Given passage:
──────────
Armenia Needs to Do More to Eliminate Human Trafficking, Says U.S. State Department Report
The U.S. Department of State, in its July 2022 Trafficking in Persons Report, writes that the Armenian government “does not fully meet the minimum standards for the elimination of trafficking but is making significant efforts to do so.”
The U.S. State Department places each country in this report onto one of four tiers, as mandated by the TVPA (Trafficking Victims Protection Act). This placement is based not on the size of a country’s problem but on the extent of government efforts to meet the TVPA’s minimum standards for the elimination of human trafficking
Tier 1 is the highest ranking indicating that a government has made efforts to address the problem that meet the TVPA’s minimum standards
Armenia was issued a Tier 2 ranking - Countries whose governments do not fully meet the TVPA’s minimum standards but are making significant efforts to bring themselves into compliance with those standards.
The report notes:
The Armenian government demonstrated overall increasing efforts compared with the previous reporting period, considering the impact of the COVID-19 pandemic, if any, on its anti-trafficking capacity; therefore, Armenia remained on Tier 2.
However, the Armenian government did not meet the minimum standards in several key areas. Police continued to repeatedly interrogate victims for long hours though reportedly within legal limits. First responders did not consistently screen vulnerable populations for trafficking indicators, while police in some remote areas lacked information and training to inform victims of their rights and victims continued to face low access to justice, including an absence of victim-centered procedures and formal victim-witness protection measures.
As reported over the past five years, human traffickers exploit domestic and foreign victims in Armenia, as well as victims from Armenia abroad. Traffickers exploit some of the Armenian migrants who seek employment in Russia, the United Arab Emirates (UAE), and Turkey in forced labor, often through recruitment fraud and exorbitant recruitment fees charged by labor brokers. Armenian women may also be exploited in sex trafficking in the UAE and Turkey. Armenian women may be exploited in sex and labor trafficking and forced begging within the country.
Eleven governments were singled out with a documented “policy or pattern” of human trafficking, trafficking in government-funded programs, forced labor in government-affiliated medical services or other sectors, sexual slavery in government camps, or the employment or recruitment of child soldiers: Afghanistan, Burma, People’s Republic of China, Cuba, Eritrea, Iran, Democratic People’s Republic of Korea, Russia, South Sudan, Syria, Turkmenistan.
──────────
Work task:
Copy the article on Armenia's trafficking ranking starting at "The U.S. State" and ending at "with those standards.", changing every "minimum standards" to "baseline standards". The entries that follow come from a different source than the article on Armenia's trafficking ranking.

Dataset excerpts:
──────────
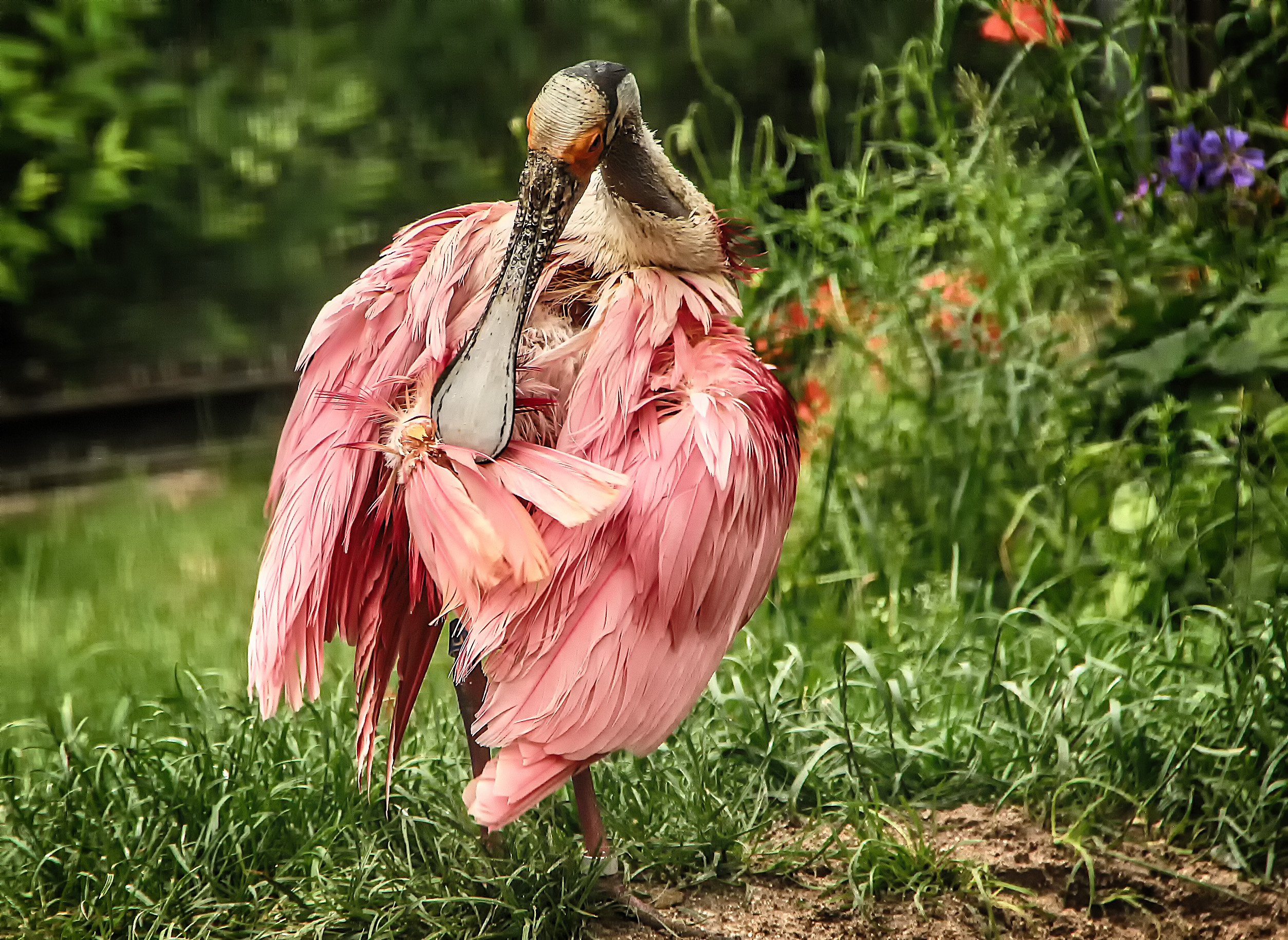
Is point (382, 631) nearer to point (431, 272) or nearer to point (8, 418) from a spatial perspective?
point (431, 272)

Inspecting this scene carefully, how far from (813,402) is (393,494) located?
195 cm

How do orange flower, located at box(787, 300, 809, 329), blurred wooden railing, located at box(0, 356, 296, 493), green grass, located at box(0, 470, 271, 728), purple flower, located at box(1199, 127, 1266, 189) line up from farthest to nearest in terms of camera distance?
blurred wooden railing, located at box(0, 356, 296, 493) → orange flower, located at box(787, 300, 809, 329) → green grass, located at box(0, 470, 271, 728) → purple flower, located at box(1199, 127, 1266, 189)

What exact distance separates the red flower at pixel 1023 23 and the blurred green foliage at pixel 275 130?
1.55m

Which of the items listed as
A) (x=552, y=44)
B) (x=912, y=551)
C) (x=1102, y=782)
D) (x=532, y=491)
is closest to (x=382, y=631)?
(x=532, y=491)

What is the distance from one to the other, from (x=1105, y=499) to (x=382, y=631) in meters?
1.78

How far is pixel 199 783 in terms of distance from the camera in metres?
2.49

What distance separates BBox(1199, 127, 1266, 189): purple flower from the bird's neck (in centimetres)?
155

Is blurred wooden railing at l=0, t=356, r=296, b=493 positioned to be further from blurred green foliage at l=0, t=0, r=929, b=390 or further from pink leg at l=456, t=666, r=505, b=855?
pink leg at l=456, t=666, r=505, b=855

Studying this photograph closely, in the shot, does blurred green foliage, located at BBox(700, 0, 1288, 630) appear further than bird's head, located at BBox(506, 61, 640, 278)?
Yes

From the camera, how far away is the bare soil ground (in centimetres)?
224

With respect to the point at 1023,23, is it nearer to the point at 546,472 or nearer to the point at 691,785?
──────────
Your response:
The U.S. State Department places each country in this report onto one of four tiers, as mandated by the TVPA (Trafficking Victims Protection Act). This placement is based not on the size of a country’s problem but on the extent of government efforts to meet the TVPA’s baseline standards for the elimination of human trafficking
Tier 1 is the highest ranking indicating that a government has made efforts to address the problem that meet the TVPA’s baseline standards
Armenia was issued a Tier 2 ranking - Countries whose governments do not fully meet the TVPA’s baseline standards but are making significant efforts to bring themselves into compliance with those standards.